> Problem
Transcribe everything in the listing below exactly, except the pictures.
Top of Information given
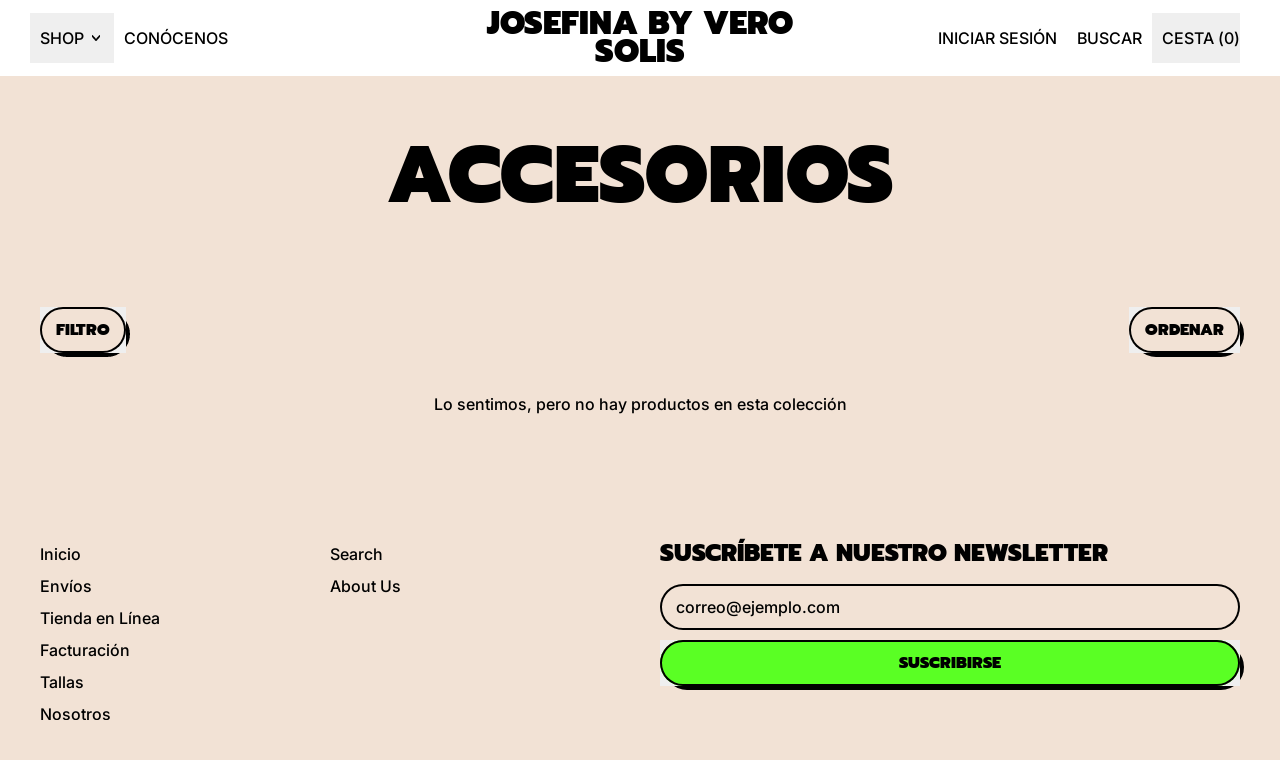

--- FILE ---
content_type: text/javascript
request_url: https://dashboard.wheelio-app.com/api/wheelioapp/getsettings?jsonp=WheelioAppJSONPCallback478&s=josefina-by-vero-solis.myshopify.com&d=josefina-by-vero-solis.myshopify.com&cu=https%3A%2F%2Fwww.josefinamexico.com%2Fcollections%2Faccesorios-1%2Fgorra&uid=478
body_size: 380
content:
window['WheelioAppJSONPCallback478']({"success":false,"errorMessage":"No active campaigns!"})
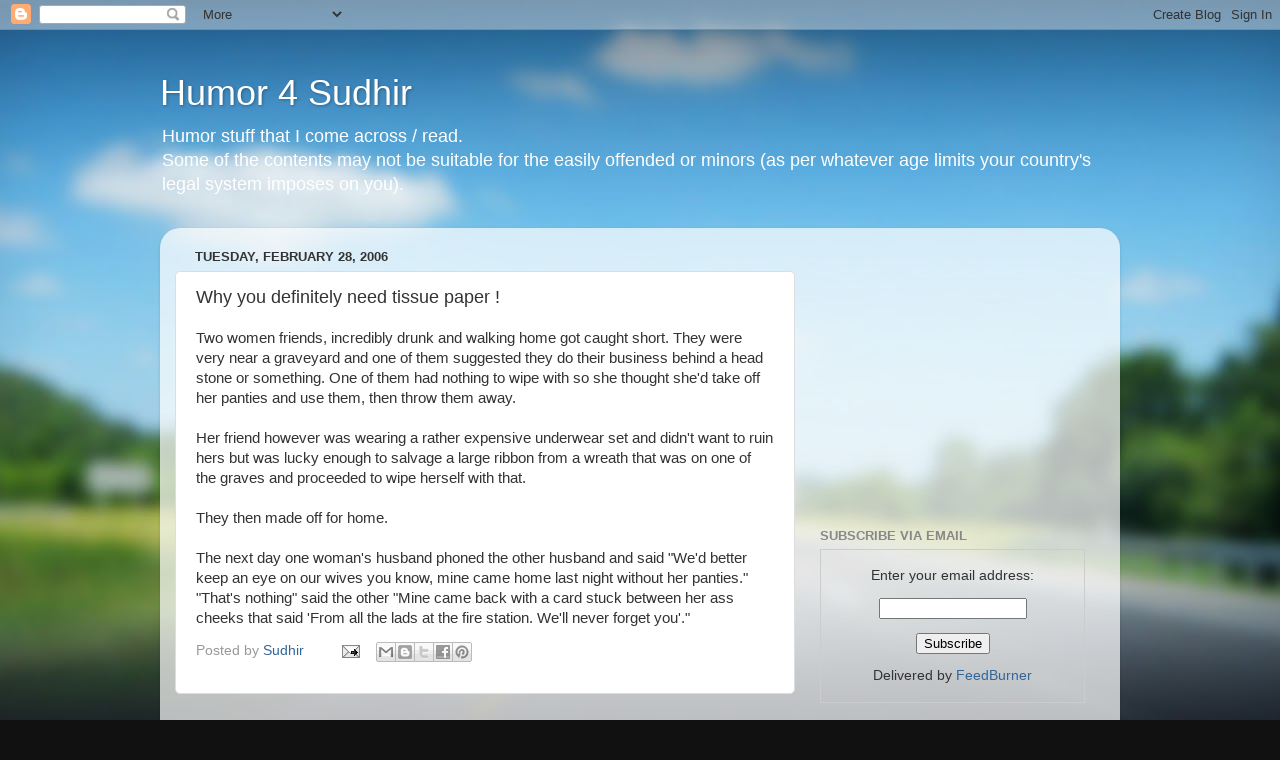

--- FILE ---
content_type: text/html; charset=utf-8
request_url: https://www.google.com/recaptcha/api2/aframe
body_size: 268
content:
<!DOCTYPE HTML><html><head><meta http-equiv="content-type" content="text/html; charset=UTF-8"></head><body><script nonce="lBgCHiFFttRrAkhPhjKkBQ">/** Anti-fraud and anti-abuse applications only. See google.com/recaptcha */ try{var clients={'sodar':'https://pagead2.googlesyndication.com/pagead/sodar?'};window.addEventListener("message",function(a){try{if(a.source===window.parent){var b=JSON.parse(a.data);var c=clients[b['id']];if(c){var d=document.createElement('img');d.src=c+b['params']+'&rc='+(localStorage.getItem("rc::a")?sessionStorage.getItem("rc::b"):"");window.document.body.appendChild(d);sessionStorage.setItem("rc::e",parseInt(sessionStorage.getItem("rc::e")||0)+1);localStorage.setItem("rc::h",'1763904621884');}}}catch(b){}});window.parent.postMessage("_grecaptcha_ready", "*");}catch(b){}</script></body></html>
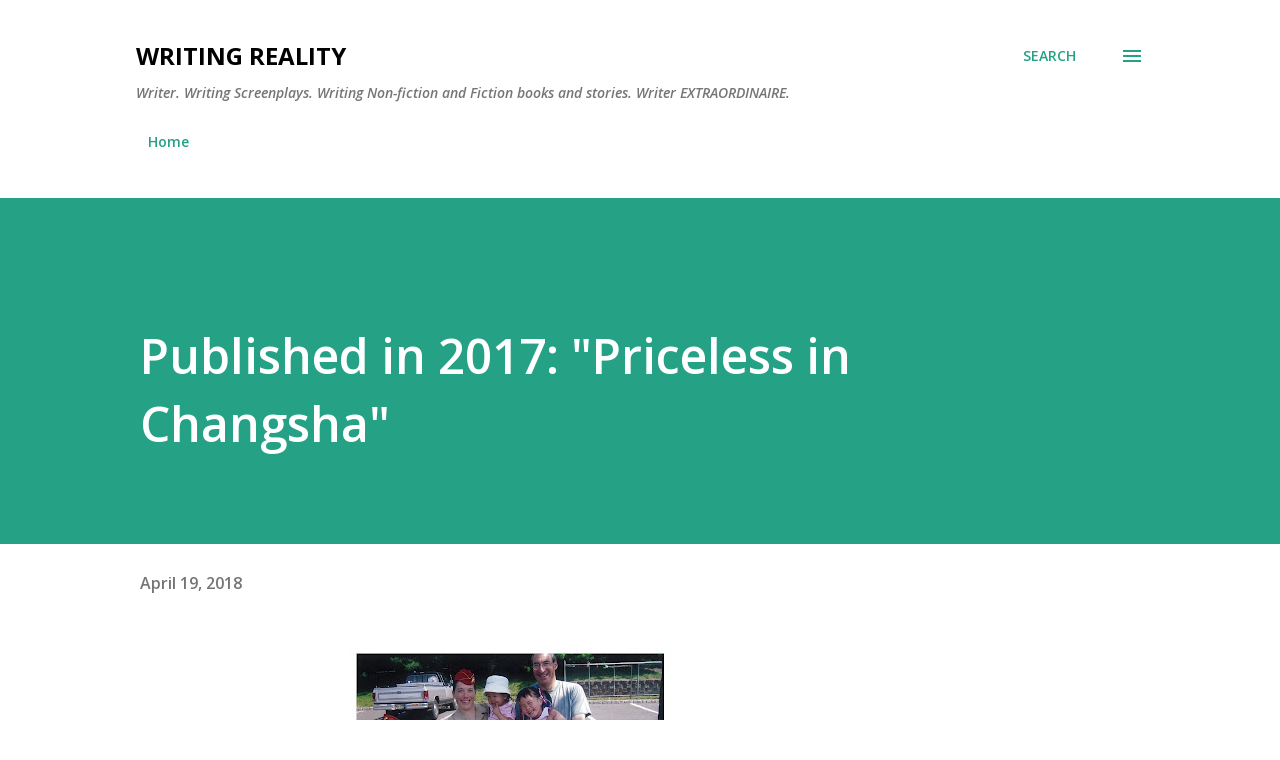

--- FILE ---
content_type: text/html; charset=utf-8
request_url: https://www.google.com/recaptcha/api2/aframe
body_size: 267
content:
<!DOCTYPE HTML><html><head><meta http-equiv="content-type" content="text/html; charset=UTF-8"></head><body><script nonce="DWkn0Zp4HTAtT7sZ7pFnHQ">/** Anti-fraud and anti-abuse applications only. See google.com/recaptcha */ try{var clients={'sodar':'https://pagead2.googlesyndication.com/pagead/sodar?'};window.addEventListener("message",function(a){try{if(a.source===window.parent){var b=JSON.parse(a.data);var c=clients[b['id']];if(c){var d=document.createElement('img');d.src=c+b['params']+'&rc='+(localStorage.getItem("rc::a")?sessionStorage.getItem("rc::b"):"");window.document.body.appendChild(d);sessionStorage.setItem("rc::e",parseInt(sessionStorage.getItem("rc::e")||0)+1);localStorage.setItem("rc::h",'1769023179715');}}}catch(b){}});window.parent.postMessage("_grecaptcha_ready", "*");}catch(b){}</script></body></html>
Bottom of Information given
> Result of this task
--- FILE ---
content_type: text/javascript
request_url: https://dashboard.wheelio-app.com/api/wheelioapp/getsettings?jsonp=WheelioAppJSONPCallback478&s=josefina-by-vero-solis.myshopify.com&d=josefina-by-vero-solis.myshopify.com&cu=https%3A%2F%2Fwww.josefinamexico.com%2Fcollections%2Faccesorios-1%2Fgorra&uid=478
body_size: 380
content:
window['WheelioAppJSONPCallback478']({"success":false,"errorMessage":"No active campaigns!"})

--- FILE ---
content_type: text/html; charset=utf-8
request_url: https://www.google.com/recaptcha/api2/aframe
body_size: 268
content:
<!DOCTYPE HTML><html><head><meta http-equiv="content-type" content="text/html; charset=UTF-8"></head><body><script nonce="lBgCHiFFttRrAkhPhjKkBQ">/** Anti-fraud and anti-abuse applications only. See google.com/recaptcha */ try{var clients={'sodar':'https://pagead2.googlesyndication.com/pagead/sodar?'};window.addEventListener("message",function(a){try{if(a.source===window.parent){var b=JSON.parse(a.data);var c=clients[b['id']];if(c){var d=document.createElement('img');d.src=c+b['params']+'&rc='+(localStorage.getItem("rc::a")?sessionStorage.getItem("rc::b"):"");window.document.body.appendChild(d);sessionStorage.setItem("rc::e",parseInt(sessionStorage.getItem("rc::e")||0)+1);localStorage.setItem("rc::h",'1763904621884');}}}catch(b){}});window.parent.postMessage("_grecaptcha_ready", "*");}catch(b){}</script></body></html>

--- FILE ---
content_type: text/html; charset=utf-8
request_url: https://www.google.com/recaptcha/api2/aframe
body_size: 267
content:
<!DOCTYPE HTML><html><head><meta http-equiv="content-type" content="text/html; charset=UTF-8"></head><body><script nonce="DWkn0Zp4HTAtT7sZ7pFnHQ">/** Anti-fraud and anti-abuse applications only. See google.com/recaptcha */ try{var clients={'sodar':'https://pagead2.googlesyndication.com/pagead/sodar?'};window.addEventListener("message",function(a){try{if(a.source===window.parent){var b=JSON.parse(a.data);var c=clients[b['id']];if(c){var d=document.createElement('img');d.src=c+b['params']+'&rc='+(localStorage.getItem("rc::a")?sessionStorage.getItem("rc::b"):"");window.document.body.appendChild(d);sessionStorage.setItem("rc::e",parseInt(sessionStorage.getItem("rc::e")||0)+1);localStorage.setItem("rc::h",'1769023179715');}}}catch(b){}});window.parent.postMessage("_grecaptcha_ready", "*");}catch(b){}</script></body></html>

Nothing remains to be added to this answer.